Flamboyants des serres et valats

Jourdan Salvetti fut garde des Eaux et Forêts, dans le Bougès, pendant une vingtaine d'années. Au début de l'été soixante-douze, près du Plo de l'Estrade (draille du Languedoc), sous un chemin de débardage qui traverse un ruisseau, il eut la chance de voir une loutre. « Moi, j'étais un peu plus bas, raconte-t-il, assis contre un sapin, pour casser la croûte. Elle est descendue vers moi, sur la rive, puis elle a plongé dans le ruisseau, sous un amas de racines. Je suis resté au moins une heure à attendre pour la voir à nouveau, mais elle n'est pas ressortie. »

Les loutres... Si le forestier n'en avait encore jamais vues, il en avait tout de même en­tendu parler. A l'époque, à Vialas, le maire racontait qu'il en avait rencontré à plusieurs reprises sur le Luech, avant Génolhac. Quand il allait à la pêche, il était aussi tombé sur des arêtes de truites posées sur des pierres.

Au cours de sa carrière en Cévennes, Jourdan Salvetti a observé beaucoup de martres et de genettes. Dans la forêt du Bougès, il y avait un petit ruisseau où il aimait pêcher. « Un jour, se souvient-il, je casse mon fil. Alors je monte sur un rocher plat pour réparer ma ligne. Je sors mes lunettes et, tout d'un coup, j'entends un cri, comme un pleur. Je me retourne et trouve une petite martre qui avait l'air désorientée, juste derrière mon dos. Je l'ai caressée un petit peu, puis laissée et je suis parti. Arrivé à la voiture, je me suis aperçu que, sous le coup de l'émotion, j'avais oublié mes lunettes près du ruisseau. Je ne les ai jamais retrouvées ! » Chasseur épisodique, dans les années cinquante, Jourdan Salvetti a rapidement rangé son fusil au râtelier. « Tous les animaux, on s'y attache quand on les re­garde, explique-t-il. Les lièvres, les sangliers... » Un soir, alors qu'il inspectait des semis de pins, un gros solitaire a failli lui passer entre les jambes en courant. Et Jourdan Salvetti rit encore de sa peur du moment.

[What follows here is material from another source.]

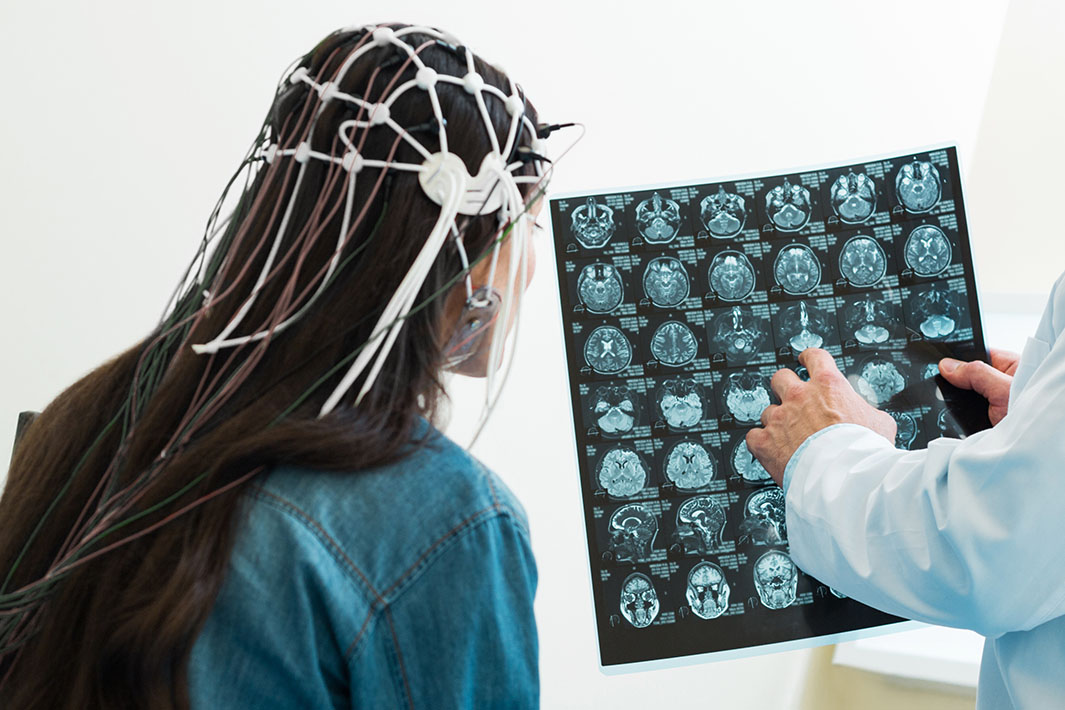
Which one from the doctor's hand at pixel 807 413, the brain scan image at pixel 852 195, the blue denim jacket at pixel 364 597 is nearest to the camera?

A cette époque, vers 1960, il n'y avait pratiquement plus de cerfs, sauf sur le mont Lozère. Les chevreuils n'existaient pas en Cévennes, alors qu'ils sont aujourd'hui très nombreux. Le forestier s'intéressait aussi aux nombreuses essences d'arbres qui avaient été acclimatées, au début du siècle, dans l'Aigoual et le Bougès, par Georges Fabre. Aux Douglas, surtout ! On lui avait aussi parlé d'un noyer du Canada, planté dans son district, mais qu'il n'a jamais trouvé. « Je me souviens, dit-il avec nostal­gie, de ma première plantation, le 3 novembre 1958 : c'était des sapins des Vosges ».

Gérard Ménatory, « l'homme aux loups » du Gévaudan, n'avait pas trois mois quand il fut amené à la maison du Minier, dans l'Aigoual, où son père était forestier. C'était au mois de février, il y avait un bon mètre de neige et il faisait 15° au-dessous de zéro. L'enfant fut transporté dans un traîneau tiré par des boeufs. Dès son plus jeune âge, Gérard Ménatory eut la passion des rapaces dont il cherchait les nids, faisant des croquis, marquant les arbres occupés par les buses, faucons, éperviers, autours des palombes...

D'ailleurs, son père, chasseur de grives comme tous les hommes des Cévennes, était respectueux des oiseaux de proies qui ne bénéficiaient pourtant alors d'aucune protection. De même, il ne tirait jamais sur les renards, alors qu'il élevait des lapins en liberté autour de sa maison. Les nuits d'été, il emmenait souvent son fils observer les mulots dans les prairies, au clair de lune. De renards en buses, il était naturel que Gérard Ménatory s'inté­resse un jour à de plus grands prédateurs : le loup bien sûr, et l'aigle royal dont il fut, en France, l'un des premiers protecteurs. Au milieu de notre siècle, il restait encore une quinzaine de couples d'aigles en Lozère, mais une prime était offerte au chasseur qui rap­portait une serre. Quand un couple était détruit, le jeune Ménatory grimpait jusqu'au nid pour récupérer les petits qu'il élevait avant de les relâcher.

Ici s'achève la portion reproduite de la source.